Manitoba

Winnipeg Free Press strike enters 2nd week

As the strike at the Winnipeg Free Press enters its second week, management at the paper has made the unusual move of publicizing its latest offer to the union.

As the strike at the Winnipeg Free Press enters its second week, management at the paper has made the unusual move of publicizing its latest offer to the union.

The paper published an outline of its position on the Winnipeg Free Press website Sunday afternoon.

Publisher Bob Cox said that the paper is offering to meet the union's wage demands. There are outstanding issues when it comes to a buyout program for displaced workers when the paper buys new presses, he said.

Cox said he would not normally have published management's position, but he felt compelled to under the circumstances.

"We haven't found the other side very responsive in the last little while," he said.

"We sent them a … revised proposal on Friday and we didn't hear back at all all weekend. So we want talks to continue. We want to accomplish something, and that's why I did that."

Still far apart: union

Mary Agnes Welch, spokeswoman for the striking workers, said the union disagrees with management's take on the matter.

"His argument is that we're really very close and fundamentally the strike isn't about much at all, and we totally disagree," she said.

"There's still some deal-breaker concessions that are on the table. We're still far apart in wages, despite what he says."

The union is putting together a formal response to the management statement, Welch said.

About 1,000 members of the Communications, Energy and Paperworkers Union, which represents editorial, advertising, circulation and press staff, as well as newspaper carriers, launched the strike action at noon Oct. 13. The workers have been without a contract since Oct. 1.

Pork-donation controversy

Meanwhile, Winnipeg Harvest, Manitoba's largest food bank, is dealing with a bit of a controversy related to the strike.

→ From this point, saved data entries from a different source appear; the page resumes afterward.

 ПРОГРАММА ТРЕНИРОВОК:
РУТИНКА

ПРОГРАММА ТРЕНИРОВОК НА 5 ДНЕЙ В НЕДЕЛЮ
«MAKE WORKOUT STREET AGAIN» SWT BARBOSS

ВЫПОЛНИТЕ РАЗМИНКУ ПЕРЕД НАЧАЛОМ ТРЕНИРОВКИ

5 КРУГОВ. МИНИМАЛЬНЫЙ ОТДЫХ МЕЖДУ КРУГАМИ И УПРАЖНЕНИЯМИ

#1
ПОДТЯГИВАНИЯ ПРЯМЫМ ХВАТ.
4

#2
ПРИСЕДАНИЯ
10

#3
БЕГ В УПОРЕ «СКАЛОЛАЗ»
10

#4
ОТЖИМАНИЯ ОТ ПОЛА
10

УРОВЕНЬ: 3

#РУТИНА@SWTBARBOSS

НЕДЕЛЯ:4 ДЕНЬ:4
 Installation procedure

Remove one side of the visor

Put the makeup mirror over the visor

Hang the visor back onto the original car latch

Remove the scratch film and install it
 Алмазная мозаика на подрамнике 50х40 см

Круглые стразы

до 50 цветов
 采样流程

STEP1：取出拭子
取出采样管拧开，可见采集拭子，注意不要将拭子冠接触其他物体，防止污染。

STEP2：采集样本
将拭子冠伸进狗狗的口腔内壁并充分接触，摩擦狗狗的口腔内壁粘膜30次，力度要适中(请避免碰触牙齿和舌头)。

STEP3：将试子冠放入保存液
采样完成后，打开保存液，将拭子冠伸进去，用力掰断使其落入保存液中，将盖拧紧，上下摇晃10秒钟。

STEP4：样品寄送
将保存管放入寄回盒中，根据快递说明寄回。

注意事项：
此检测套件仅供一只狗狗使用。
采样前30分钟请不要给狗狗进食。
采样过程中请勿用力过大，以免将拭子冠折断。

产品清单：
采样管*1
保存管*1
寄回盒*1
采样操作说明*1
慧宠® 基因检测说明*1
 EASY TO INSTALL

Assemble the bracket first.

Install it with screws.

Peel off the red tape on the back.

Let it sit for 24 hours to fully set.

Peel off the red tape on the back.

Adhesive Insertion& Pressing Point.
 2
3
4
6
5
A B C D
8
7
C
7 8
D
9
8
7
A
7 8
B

On Friday, freepressonstrike.com — the website launched by the striking workers — reported that an unnamed Winnipeg Harvest volunteer had dropped off a half a tonne of "surplus" frozen minced pork for the striking workers.

"Winnipeg Harvest had a surplus and they asked me if I could get rid of it," the worker is quoted as saying.

Only the previous week, Winnipeg Harvest executive director David Northcott had appealed for donations of food and cash, saying their cupboards were bare.

On Monday, Northcott told CBC News that the frozen pork had been produced during a federal sow cull program that reduced the province's hog population by thousands. Winnipeg Harvest distributed the pork to more than a dozen organizations in the city for redistribution to their clients.

One of those organizations gave the meat to the pickets, he said, suggesting it could possibly have been a group that had Free Press carriers as clients in the past.

The meat was in no way surplus, he said.

"I think that's a really bad descriptor," he said.  "It was hard-fought and hard-won pork that's come through the culled sow program, so by no means was that surplus at all."

Northcott said he doesn't regret the meat going to striking workers, but he says that's not where it was intended to go.